▸ EXERCISE
The response must consist of all the records, retyped exactly.

[Stored data entries]
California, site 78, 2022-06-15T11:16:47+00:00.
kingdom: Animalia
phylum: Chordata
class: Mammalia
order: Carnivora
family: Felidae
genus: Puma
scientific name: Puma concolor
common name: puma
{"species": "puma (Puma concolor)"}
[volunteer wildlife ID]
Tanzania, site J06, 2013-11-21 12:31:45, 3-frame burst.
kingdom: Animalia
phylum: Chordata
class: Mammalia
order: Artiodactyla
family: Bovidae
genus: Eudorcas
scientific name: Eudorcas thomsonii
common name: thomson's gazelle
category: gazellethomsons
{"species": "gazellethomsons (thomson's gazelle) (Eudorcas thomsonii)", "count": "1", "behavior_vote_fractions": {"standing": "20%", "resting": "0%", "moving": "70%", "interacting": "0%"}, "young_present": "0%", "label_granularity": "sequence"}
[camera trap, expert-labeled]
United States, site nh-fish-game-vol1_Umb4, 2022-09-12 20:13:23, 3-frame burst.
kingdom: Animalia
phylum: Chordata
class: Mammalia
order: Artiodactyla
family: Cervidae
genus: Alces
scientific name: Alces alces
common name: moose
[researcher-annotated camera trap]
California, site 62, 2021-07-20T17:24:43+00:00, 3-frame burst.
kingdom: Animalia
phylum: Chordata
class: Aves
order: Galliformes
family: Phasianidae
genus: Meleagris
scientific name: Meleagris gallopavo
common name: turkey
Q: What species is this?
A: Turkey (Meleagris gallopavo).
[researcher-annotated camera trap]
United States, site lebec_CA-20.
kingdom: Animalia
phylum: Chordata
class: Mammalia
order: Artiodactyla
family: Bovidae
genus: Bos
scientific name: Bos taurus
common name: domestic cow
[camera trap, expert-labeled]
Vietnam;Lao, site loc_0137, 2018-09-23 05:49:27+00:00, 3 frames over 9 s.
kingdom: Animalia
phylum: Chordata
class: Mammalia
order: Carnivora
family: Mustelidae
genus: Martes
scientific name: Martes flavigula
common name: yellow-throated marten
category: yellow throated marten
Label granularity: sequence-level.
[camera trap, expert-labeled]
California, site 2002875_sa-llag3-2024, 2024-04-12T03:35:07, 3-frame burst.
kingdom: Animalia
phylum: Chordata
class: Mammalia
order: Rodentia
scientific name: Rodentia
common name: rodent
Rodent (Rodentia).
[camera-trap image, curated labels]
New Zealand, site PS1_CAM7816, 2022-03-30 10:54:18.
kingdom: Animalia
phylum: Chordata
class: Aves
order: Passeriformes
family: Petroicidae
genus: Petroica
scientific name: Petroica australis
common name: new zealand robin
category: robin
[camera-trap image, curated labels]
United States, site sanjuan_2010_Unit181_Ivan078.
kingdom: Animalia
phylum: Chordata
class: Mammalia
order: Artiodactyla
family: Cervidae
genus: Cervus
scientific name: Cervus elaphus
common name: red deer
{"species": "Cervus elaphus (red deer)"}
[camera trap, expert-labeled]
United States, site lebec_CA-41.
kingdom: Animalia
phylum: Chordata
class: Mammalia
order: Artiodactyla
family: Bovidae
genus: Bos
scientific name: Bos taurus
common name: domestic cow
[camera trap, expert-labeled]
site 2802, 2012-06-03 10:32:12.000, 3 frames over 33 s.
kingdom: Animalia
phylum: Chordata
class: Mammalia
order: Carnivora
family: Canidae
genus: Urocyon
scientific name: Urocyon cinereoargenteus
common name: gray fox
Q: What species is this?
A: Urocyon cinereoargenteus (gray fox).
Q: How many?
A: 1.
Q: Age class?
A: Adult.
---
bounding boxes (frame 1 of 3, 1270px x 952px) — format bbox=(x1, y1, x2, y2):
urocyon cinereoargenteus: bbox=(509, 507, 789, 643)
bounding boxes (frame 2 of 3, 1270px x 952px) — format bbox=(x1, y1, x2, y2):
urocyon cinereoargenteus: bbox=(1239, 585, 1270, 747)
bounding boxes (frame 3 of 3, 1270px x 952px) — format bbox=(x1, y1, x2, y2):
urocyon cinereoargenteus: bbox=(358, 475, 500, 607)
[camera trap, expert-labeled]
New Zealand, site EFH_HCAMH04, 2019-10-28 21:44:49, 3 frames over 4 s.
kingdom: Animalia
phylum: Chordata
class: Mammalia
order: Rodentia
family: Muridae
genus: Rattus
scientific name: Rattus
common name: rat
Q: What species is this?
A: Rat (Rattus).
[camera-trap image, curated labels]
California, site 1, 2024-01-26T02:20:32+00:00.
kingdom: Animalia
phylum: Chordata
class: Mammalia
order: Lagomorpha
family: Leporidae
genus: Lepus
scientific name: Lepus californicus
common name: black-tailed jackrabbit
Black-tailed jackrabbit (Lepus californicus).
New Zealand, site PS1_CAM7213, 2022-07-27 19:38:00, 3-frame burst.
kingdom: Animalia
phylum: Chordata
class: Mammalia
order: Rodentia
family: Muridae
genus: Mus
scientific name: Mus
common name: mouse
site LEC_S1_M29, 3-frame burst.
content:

▸ EXERCISE OUTPUT
California, site 78, 2022-06-15T11:16:47+00:00.
kingdom: Animalia
phylum: Chordata
class: Mammalia
order: Carnivora
family: Felidae
genus: Puma
scientific name: Puma concolor
common name: puma
{"species": "puma (Puma concolor)"}
[volunteer wildlife ID]
Tanzania, site J06, 2013-11-21 12:31:45, 3-frame burst.
kingdom: Animalia
phylum: Chordata
class: Mammalia
order: Artiodactyla
family: Bovidae
genus: Eudorcas
scientific name: Eudorcas thomsonii
common name: thomson's gazelle
category: gazellethomsons
{"species": "gazellethomsons (thomson's gazelle) (Eudorcas thomsonii)", "count": "1", "behavior_vote_fractions": {"standing": "20%", "resting": "0%", "moving": "70%", "interacting": "0%"}, "young_present": "0%", "label_granularity": "sequence"}
[camera trap, expert-labeled]
United States, site nh-fish-game-vol1_Umb4, 2022-09-12 20:13:23, 3-frame burst.
kingdom: Animalia
phylum: Chordata
class: Mammalia
order: Artiodactyla
family: Cervidae
genus: Alces
scientific name: Alces alces
common name: moose
[researcher-annotated camera trap]
California, site 62, 2021-07-20T17:24:43+00:00, 3-frame burst.
kingdom: Animalia
phylum: Chordata
class: Aves
order: Galliformes
family: Phasianidae
genus: Meleagris
scientific name: Meleagris gallopavo
common name: turkey
Q: What species is this?
A: Turkey (Meleagris gallopavo).
[researcher-annotated camera trap]
United States, site lebec_CA-20.
kingdom: Animalia
phylum: Chordata
class: Mammalia
order: Artiodactyla
family: Bovidae
genus: Bos
scientific name: Bos taurus
common name: domestic cow
[camera trap, expert-labeled]
Vietnam;Lao, site loc_0137, 2018-09-23 05:49:27+00:00, 3 frames over 9 s.
kingdom: Animalia
phylum: Chordata
class: Mammalia
order: Carnivora
family: Mustelidae
genus: Martes
scientific name: Martes flavigula
common name: yellow-throated marten
category: yellow throated marten
Label granularity: sequence-level.
[camera trap, expert-labeled]
California, site 2002875_sa-llag3-2024, 2024-04-12T03:35:07, 3-frame burst.
kingdom: Animalia
phylum: Chordata
class: Mammalia
order: Rodentia
scientific name: Rodentia
common name: rodent
Rodent (Rodentia).
[camera-trap image, curated labels]
New Zealand, site PS1_CAM7816, 2022-03-30 10:54:18.
kingdom: Animalia
phylum: Chordata
class: Aves
order: Passeriformes
family: Petroicidae
genus: Petroica
scientific name: Petroica australis
common name: new zealand robin
category: robin
[camera-trap image, curated labels]
United States, site sanjuan_2010_Unit181_Ivan078.
kingdom: Animalia
phylum: Chordata
class: Mammalia
order: Artiodactyla
family: Cervidae
genus: Cervus
scientific name: Cervus elaphus
common name: red deer
{"species": "Cervus elaphus (red deer)"}
[camera trap, expert-labeled]
United States, site lebec_CA-41.
kingdom: Animalia
phylum: Chordata
class: Mammalia
order: Artiodactyla
family: Bovidae
genus: Bos
scientific name: Bos taurus
common name: domestic cow
[camera trap, expert-labeled]
site 2802, 2012-06-03 10:32:12.000, 3 frames over 33 s.
kingdom: Animalia
phylum: Chordata
class: Mammalia
order: Carnivora
family: Canidae
genus: Urocyon
scientific name: Urocyon cinereoargenteus
common name: gray fox
Q: What species is this?
A: Urocyon cinereoargenteus (gray fox).
Q: How many?
A: 1.
Q: Age class?
A: Adult.
---
bounding boxes (frame 1 of 3, 1270px x 952px) — format bbox=(x1, y1, x2, y2):
urocyon cinereoargenteus: bbox=(509, 507, 789, 643)
bounding boxes (frame 2 of 3, 1270px x 952px) — format bbox=(x1, y1, x2, y2):
urocyon cinereoargenteus: bbox=(1239, 585, 1270, 747)
bounding boxes (frame 3 of 3, 1270px x 952px) — format bbox=(x1, y1, x2, y2):
urocyon cinereoargenteus: bbox=(358, 475, 500, 607)
[camera trap, expert-labeled]
New Zealand, site EFH_HCAMH04, 2019-10-28 21:44:49, 3 frames over 4 s.
kingdom: Animalia
phylum: Chordata
class: Mammalia
order: Rodentia
family: Muridae
genus: Rattus
scientific name: Rattus
common name: rat
Q: What species is this?
A: Rat (Rattus).
[camera-trap image, curated labels]
California, site 1, 2024-01-26T02:20:32+00:00.
kingdom: Animalia
phylum: Chordata
class: Mammalia
order: Lagomorpha
family: Leporidae
genus: Lepus
scientific name: Lepus californicus
common name: black-tailed jackrabbit
Black-tailed jackrabbit (Lepus californicus).
New Zealand, site PS1_CAM7213, 2022-07-27 19:38:00, 3-frame burst.
kingdom: Animalia
phylum: Chordata
class: Mammalia
order: Rodentia
family: Muridae
genus: Mus
scientific name: Mus
common name: mouse
site LEC_S1_M29, 3-frame burst.
content:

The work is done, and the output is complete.